Nonostante fosse quasi mezzogiorno, i nostri amici ci hanno portati in un bar. Volevano farci provare la colazione tipica marocchina, o meglio, le colazioni. Arrivato il cameriere, hanno ordinato cibi dai nomi per noi incomprensibili; poco dopo la tavola ha cominciato a riempirsi di una quantità inverosimile di piatti, piattini, ciotoline, bicchierini …

Per prima è arrivata una zuppa dal colore, per la verità, un poco ambiguo. “Sarà salata o dolce?” Ci siamo chiesti con uno sguardo io e Carlo e, con un po’ di titubanza, abbiamo preso una cucchiaiata. La nostra bocca si è presto riempita di un mix di spezie, un ‘esplosione di sapori mai provato. Sicuramente è una delle cose più lontane dalla colazione per come la intendiamo noi, ma in pochi secondi le nostre ciotoline erano già vuote: era semplicemente deliziosa, anche per Carlo che per poche cose al mondo rinuncerebbe alla sua colazione dolce.  C’era poi il tajine, uno dei piatti tipici del Marocco; come ci ha spiegato Stef, prende il nome dalla pentola nel quale la carne viene cotta e ce ne sono di vari tipi; il nostro, delizioso, era con carne e uova. La cosa più simile ad una colazione italiana era un grande toast con prosciutto, formaggio e uova; c’erano poi olive, formaggini e tanti tipi di pane. Anche il bere non è stato da mano: sono stati infatti serviti latte, caffè, succhi d’arancia e l’immancabile teiera con il tè marocchino. Quello sì, me lo ricordavo bene. La mia passione per il tè alla menta è sconfinata. Ricordo che nel mio primo viaggio a Marrakech ne bevvi una quantità industriale.

Oceano in Marocco

Dopo la colazione, che avrebbe potuto fare tranquillamente anche da pranzo e cena, siamo andati al mare.

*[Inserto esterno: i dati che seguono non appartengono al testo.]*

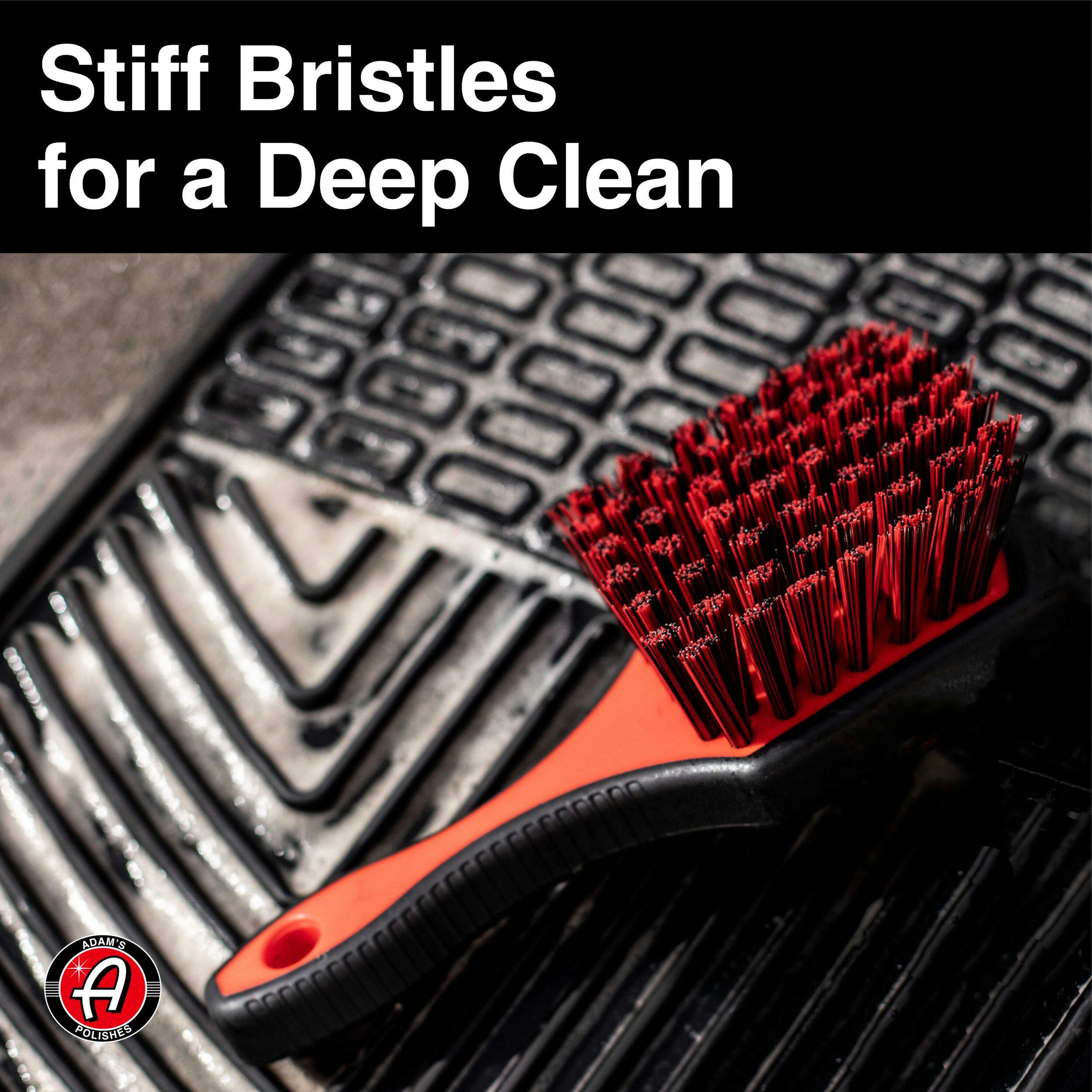 Adam's Polishes Rubberized Custom-Molded Tire Brush w/ Dense Bristles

Di nuovo ho provato un po’ di straniamento nel vedere l’abbigliamento delle donne musulmane.

Pur essendo in spiaggia, la maggior parte di loro indossa il vestito tradizionale e sta seduta sotto gli ombrelloni. Khaoula è completamente diversa; lei non indossa il velo e i suoi vestiti, come i suoi atteggiamenti, sono molto simili a quelli occidentali.

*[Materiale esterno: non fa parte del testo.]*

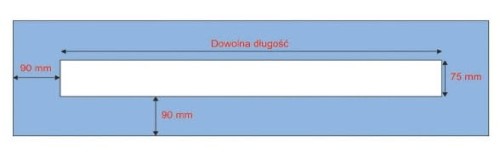 Mankiet uszczelniający liniowy Kesmet 70 cm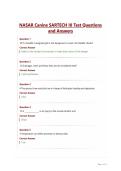 NASAR Canine SARTECH III Test Questions and Answers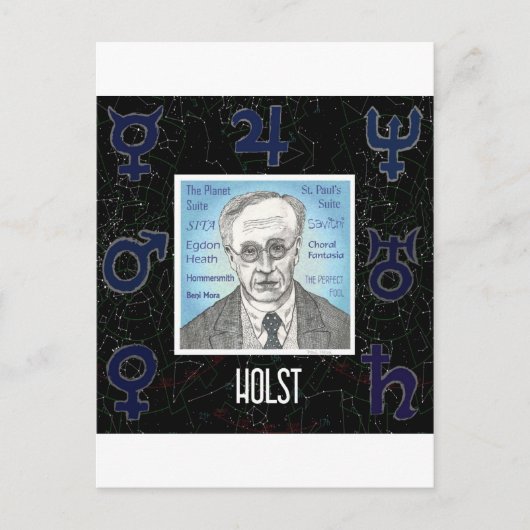 Holst Postkarte (Vorderseite)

Siamo rimasti un po’ lì a guardare il mare, o meglio l’oceano, e a cercare di realizzare. Ma come si fa a realizzare di essere in Marocco, in un paesino di cui fino a ieri non conoscevamo l’esistenza, di esserci arrivati in camper partendo da casa nostra, e di essere con un amico, che fino a ieri, era solo “virtuale”?

E’ difficile. Molto difficile. Come per tutte le cose ci vuole tempo.